To ChatGPT, or Not to ChatGPT

The other day, my YouTube listing featured a video on novel-writing using ChatGPT. I did not bother to watch it. I like to keep certain aspects of my naivety intact. Now, Khan Academy plans to deploy ChatGPT-powered tutors to replace human tutors. That was another trigger to bemoan the oncoming demise of the teaching profession on social media.

The profession enjoyed an imagined immunity from digitization. It was touted as the most in-person thing, after mothering and nursing, that children cannot do without. Although COVID lockdown came very close to dismantling that notion, the ineffectiveness of online instruction was evident to all participants including parents. But, online learning is not an instance of AI. AI was involved only so far as to cut out a father walking into the camera with only a towel hanging by the waist. Before children realized the usefulness of background blur feature, they had pried into the homes of their classmates sometimes allowing that voyeuristic pleasure to their parents too. They (I mean children) had seen mothers suckling their babies, elders scratching away to glory, and the mess of a house that even the wealthy cannot avoid until domestic help arrives. AI saved the day for most of us. Children could take a poop while attending the class.
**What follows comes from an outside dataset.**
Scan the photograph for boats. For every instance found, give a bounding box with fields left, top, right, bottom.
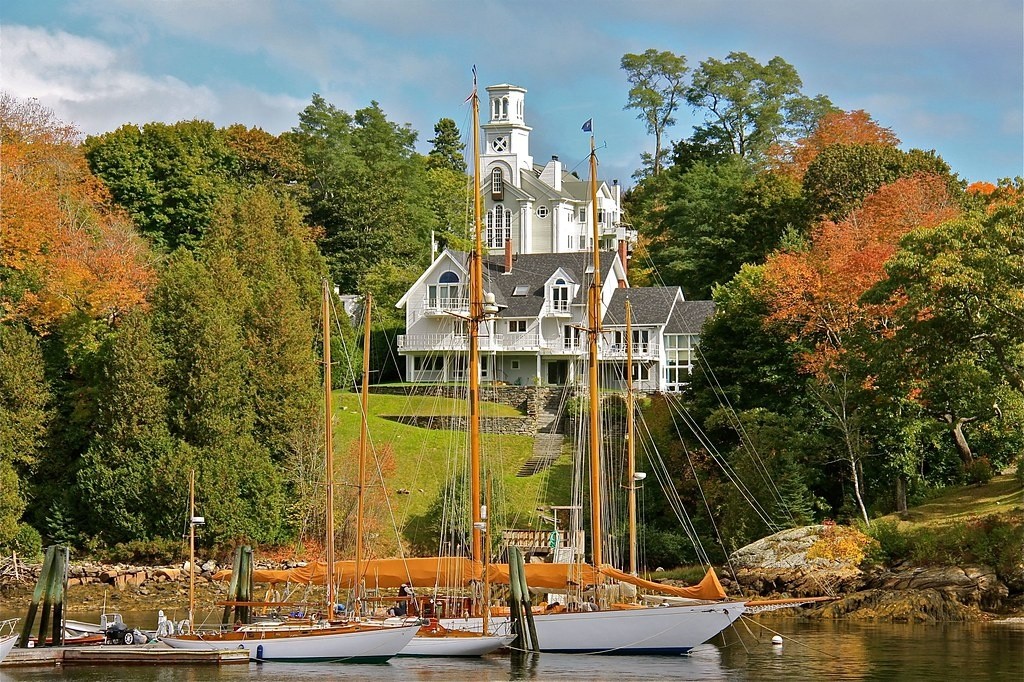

Generationally, I consider myself in the Moses’ camp to have found a safe passage into Sinai. While our children are the Egyptian chasers fleeing into the sea of artificial intelligence as it returns to its fullness. With our level of skills, our kids as adults might barely manage a subsistence level existence in the digital slums of the future, provided the AI justice system in its infinite algorithmic wisdom allows for such unproductive ghettos.

I tried painting a picture of AI-dominated future to my daughter: How it is going to replace humans in various professions including that of a teacher, pretend playing whom is her favourite pastime. I expressed my doubts about her generation finding any meaningful employment 15 years hence. A few high-end jobs will be taken by those who before turning thirteen will have hacked into intelligence networks of enemy countries for their government. The rest get to rest. She asked me, “Then why should I study?” Although her school fees is really high, I explained to her the idea of education is to gain an understanding of the world around us. “Don’t you feel empowered by the knowledge that rains are a part of three-phase water cycle; that tides are caused by moon's gravity? Being knowledgeable makes you feel good about yourself, isn’t it? We do not like to live clueless lives. Nor can we live in perpetual curiosity.” I did my best to dissuade her from questioning her academic engagement.

I told her she could pursue something creative. By then, she had got the drift of AI possibilities. Taking her cues from camera filters and voice modulating apps, she questioned, “Why can’t AI be creative?” I carelessly threw in the piece about AI-generated novels and children’s books. I actually wanted to say, “Why can’t something be done for fun?” but avoided such self-righteous fretting as she did not have role models around her to imbibe that attitude. I wanted to steer the discussion to learning as a process versus learning as a product; creativity that is intentional versus creativity that arises out of the input fed into a machine. Again, I did not want to come across as a father losing it.

'Learning is fun' is a realization that every child must come to herself. The process of learning is said to be almost similar for the human mind and machine learning systems. The difference is the human mind can enjoy the experience of learning. It is indeed miraculous how our minds move from utter ignorance to knowledge to finding a perspective on things. And the process goes on. 

AI or no AI, kids ought to have their playtime, even if it comes at the cost of learning new technologies during that while, unless we want to raise twisted minds and sore tempers. If sanity prevails, we will innovate our way out of AI excesses. A human teacher is not going away in another 25 years unless the goals of education change. 

ChatGPT may type out a custom thriller in a matter of minutes. Specify the page count, style, pace, historical setting, and convolutedness factor and by the time you are back with your coffee mug, the plot will have thickened. But it would come from an unfeeling entity working with a problem-solving approach. With proliferation of AI-generated literature, human-authored classics will become precious by the day. 

In one of those bleak pictures of the future offered by AI, humanness could become just another commodity. But it's sure going to be the commodity dearest. Human flaws will be the dimples on the cheeks. Human conversation will be our psychiatry. Human touch will be a celebrity.  

Comments

Priya said…
Lovely blog indeed, Amit. The one thing that we forget through all the innovations and ages we pass through is, humanity will always be the number one need for people to survive and flourish. And no machine can ever replace a human warmth and endearing care.